Ce principe dit de « l'effet dévolutif de l'appel » est conforme au principe de double degré de juridiction qui fonde l'organisation juridictionnelle française. Rappelons qu'en matière pénale, le principe du double degré de juridiction est consacré par la Convention européenne des droits de l'homme82(*).

Pour l'ensemble de ces raisons, votre commission a supprimé l'article 12.

Article 12 bis (nouveau) (art.

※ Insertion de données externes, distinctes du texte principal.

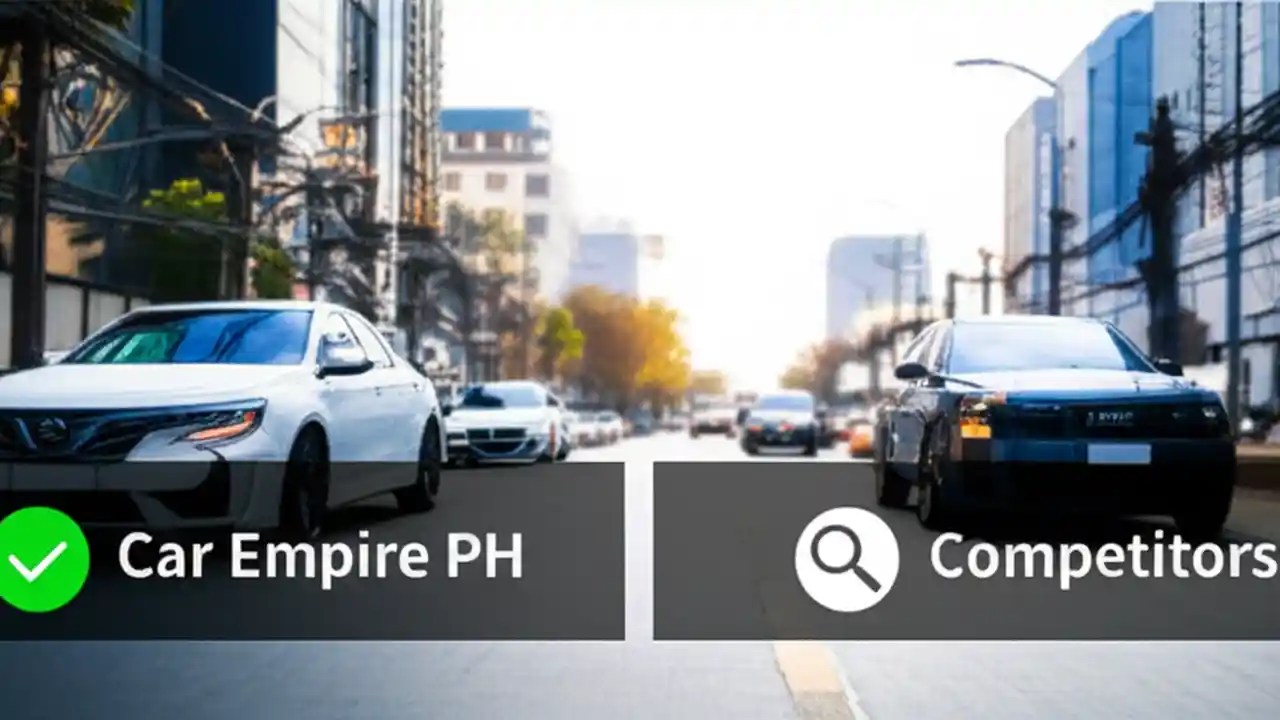 Car Empire PH

Competitors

L. 211-2 du CESEDA) - Extension des cas dans lesquels un refus de visa doit être motivé

Le présent article, qui résulte d'un amendement de notre collègue Joëlle Garriaud-Maylam inséré par votre commission, vise à obliger l'autorité administrative qui refuse de délivrer un visa à l'étranger lié à un ressortissant français par un pacte civil de solidarité (PACS) à motiver sa décision.

En l'état du droit, l'article L. 211-2 du code des étrangers impose notamment à l'autorité administrative de motiver les refus de visa opposés aux conjoints, aux enfants de moins de vingt-et-un ans ou à charge et aux ascendants d'un ressortissant français.

Ces dispositions ne s'appliquent pas aux étrangers unis à un ressortissant français par un PACS, ainsi que l'a rappelé le Conseil d'Etat dans un arrêt du 4 mars 200983(*).

Le juge administratif n'en estime pas moins que la conclusion d'un PACS constitue, pour l'autorité administrative, un élément de la situation personnelle de l'intéressé dont elle doit tenir compte pour apprécier si un refus de délivrance de visa n'entraînerait pas une atteinte excessive au droit de l'intéressé au respect de sa vie privée84(*).

Dans ces conditions, votre commission a estimé opportun d'étendre à l'administration l'obligation de motiver les refus de visa opposés aux étrangers liés à un ressortissant français par un PACS.

Elle a donc adopté l'article 12 bis ainsi rédigé.


* 66 Rapport d'information n°1776, enregistré à la présidence de l'Assemblée nationale le 24 juin 2009.

* 67 « Zone d'attente pour personnes en instance ». La zone d'attente de Roissy-Charles De Gaulle est appelée « ZAPI 3 », car avant qu'elle ne soit mise en service en 2001, les étrangers étaient maintenus en zone d'attente dans un étage réquisitionné d'un hôtel Ibis (« ZAPI 1 »), puis, pour faire face à l'augmentation des arrivées, dans un secteur du centre de rétention administrative du Mesnil-Amelot (« ZAPI 2 »).

* 68 Jugement du 9 décembre 2005.

* 69 Rapport n°2814 de M. Thierry Mariani, fait au nom de la commission des lois de l'Assemblée nationale, septembre 2010, page 155.

* 70 Ces précisions sont transposables au maintien en zone d'attente (considérants 84, 85 et 86).

* 71 Voir notamment C. Cass., 1ère chambre civile, 31 janvier 2006, trois arrêts.

* 72 Rapport précité de M. Thierry Mariani, page 158.

* 73 Toutefois, s'agissant d'une décision de maintien en rétention, la Cour de cassation a jugé qu'aucun texte ne prévoyait que la présentation de l'étranger devant le juge ait lieu dans un délai déterminé (C. Cass., 2ème chambre civile, 31 janvier 1996, n°95-50.016).

* 74« Pour une politique de migrations transparente, simple et solidaire », commission présidée par M. Pierre Mazeaud, rapport remis en juillet 2008, pages 90-91.

* 75 Voir par exemple Cour de cassation, 2ème chambre civile, 19 juin 2003, pourvoi n° V 02-50.051.

* 76 C. Cass., 2ème chambre civile, 21 février 2002, pourvoi n°00-50.079. Voir également C. Cass., 2ème chambre civile, 15 novembre 1995, pourvoi n°94-50.045.

* 77 Ces données ne concernent que la DPAF de l'aéroport de Roissy Charles De Gaulle, seul service à disposer d'un logiciel permettant un suivi statistique. Elles sont néanmoins significatives car ce service effectue à lui seul 87% des placements en zone d'attente aux frontières aériennes métropolitaines.

* 78 Rapport précité, pages 89-90.

* 79 C. Cass, première chambre civile, 31 janvier 2006, pourvoi n°04-50.093.

* 80 C. Cass, 2ème chambre civile, 7 octobre 2004, pourvoi n°02-50.049.

* 81 C. Cass., 1ère chambre civile, 1er juillet 2009, pourvoi n°08-11.846.

* 82 Article 2 du Protocole n°7.

* 83 CE, 4 mars 2009, n°310257.

* 84 Voir par exemple CE, 13 avril 2005, n° 268483.